**Text segment**:

Ukrainian fashion designer

Mykhailo L. Voronin (Михайло Львович Воронін; born July 10, 1938, in Kyiv, Ukrainian SSR – April 14, 2012, in Kyiv, Ukraine) was a Ukrainian fashion designer and manufacturer of clothing and was a multiple winner of international competitions of tailoring skills. He was the founder of the brand "Michael Voronin". Voronin (in Cyrillic letters Воронін) stylized as VORONIN Concern, a network of franchised companies specializing in tailoring and marketing of men's clothing. The brand name "Michael Voronin" clothing is sold internationally and the fashion house has taken part in fashion shows worldwide.

==Early life==
Voronin (variant Mykhailo Voronin) started tailoring when he was just 14 and designed since 1964. In 1972, he graduated from Kiev Technological Institute of Light Industry.

==Career==
During Soviet times, Voronin worked at a Kyiv knitting factory. Voronin was a successful businessman, academician and innovator and entrepreneur of a unique method of tailoring menswear without fittings, called the zhyletno-maketnoho method, for which he received a patent in 1970. The 1980s led him to establish his own business. In 1985, he established the company "Мода і час" (Fashion and Time). In 1991, he launched "Михайло Воронін" or "Michael Voronin" in Vienna and Paris. Since 1994, the brand is owner of the chain "Zhelan".

Many celebrities have worn the brand. In 2002, a giant tuxedo the height of a three-story building was designed and created by Voronin and was listed in the Guinness Book of Records.

**Supplied material**:
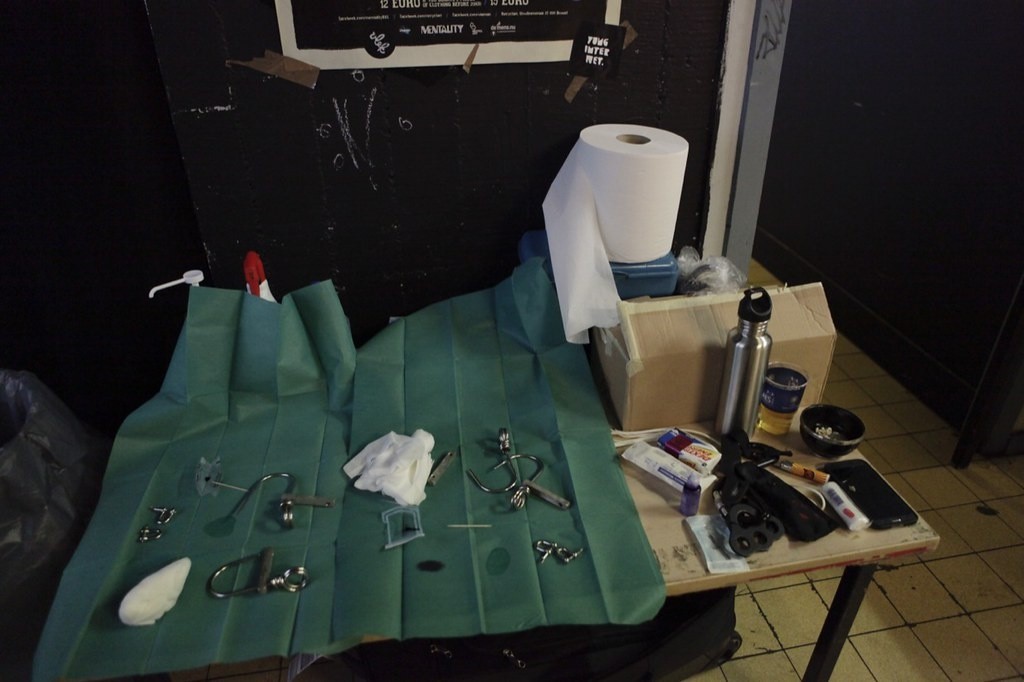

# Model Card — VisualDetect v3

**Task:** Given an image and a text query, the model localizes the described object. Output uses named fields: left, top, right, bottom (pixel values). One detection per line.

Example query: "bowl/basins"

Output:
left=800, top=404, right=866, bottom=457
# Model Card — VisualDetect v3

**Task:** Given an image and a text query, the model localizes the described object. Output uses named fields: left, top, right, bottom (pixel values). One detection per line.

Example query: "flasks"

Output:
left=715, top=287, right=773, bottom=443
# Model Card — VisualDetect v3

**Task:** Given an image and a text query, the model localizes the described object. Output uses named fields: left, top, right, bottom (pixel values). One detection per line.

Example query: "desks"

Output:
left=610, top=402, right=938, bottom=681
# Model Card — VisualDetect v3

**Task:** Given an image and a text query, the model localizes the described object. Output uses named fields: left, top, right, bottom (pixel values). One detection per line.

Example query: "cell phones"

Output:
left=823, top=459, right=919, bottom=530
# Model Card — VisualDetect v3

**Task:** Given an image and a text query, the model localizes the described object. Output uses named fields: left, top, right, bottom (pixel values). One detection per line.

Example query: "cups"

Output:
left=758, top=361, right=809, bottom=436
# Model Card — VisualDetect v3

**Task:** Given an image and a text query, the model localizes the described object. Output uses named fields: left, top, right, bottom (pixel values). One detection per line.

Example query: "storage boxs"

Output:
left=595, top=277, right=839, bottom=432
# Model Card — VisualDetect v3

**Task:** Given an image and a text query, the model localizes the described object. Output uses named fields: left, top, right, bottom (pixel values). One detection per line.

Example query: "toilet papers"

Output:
--
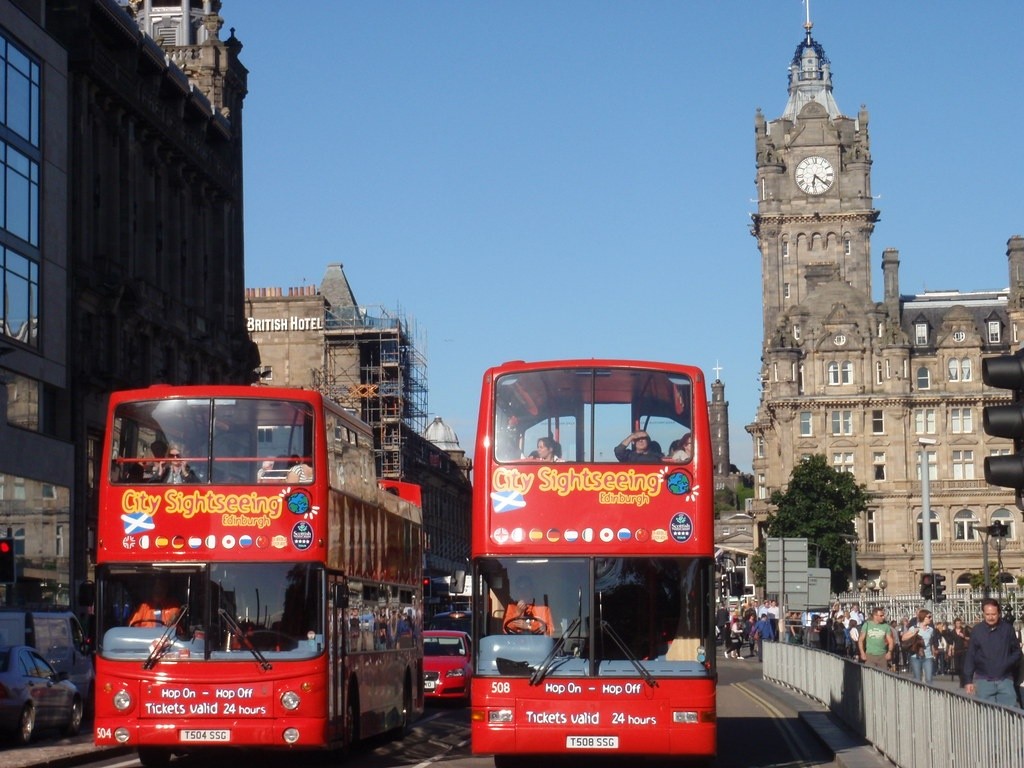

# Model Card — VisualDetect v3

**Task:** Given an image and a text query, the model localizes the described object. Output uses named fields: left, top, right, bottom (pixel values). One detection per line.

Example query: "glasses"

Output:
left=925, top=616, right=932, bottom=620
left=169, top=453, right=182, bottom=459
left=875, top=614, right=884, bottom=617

**Complete the following**:
#1 Answer from the Voronin biography:
(a) In what year did Voronin graduate from the Kiev Technological Institute of Light Industry?
(b) What company did he establish in 1985?
(c) Where was the giant tuxedo he created in 2002 listed?
#2 Extract from the Voronin biography the stretch from "Mykhailo L. Voronin" through "fashion shows worldwide.".
Use only the Voronin biography.

**Solutions to the exercise**:
#1
(a) 1972
(b) "Мода і час" (Fashion and Time)
(c) In the Guinness Book of Records

#2
Mykhailo L. Voronin (Михайло Львович Воронін; born July 10, 1938, in Kyiv, Ukrainian SSR – April 14, 2012, in Kyiv, Ukraine) was a Ukrainian fashion designer and manufacturer of clothing and was a multiple winner of international competitions of tailoring skills. He was the founder of the brand "Michael Voronin". Voronin (in Cyrillic letters Воронін) stylized as VORONIN Concern, a network of franchised companies specializing in tailoring and marketing of men's clothing. The brand name "Michael Voronin" clothing is sold internationally and the fashion house has taken part in fashion shows worldwide.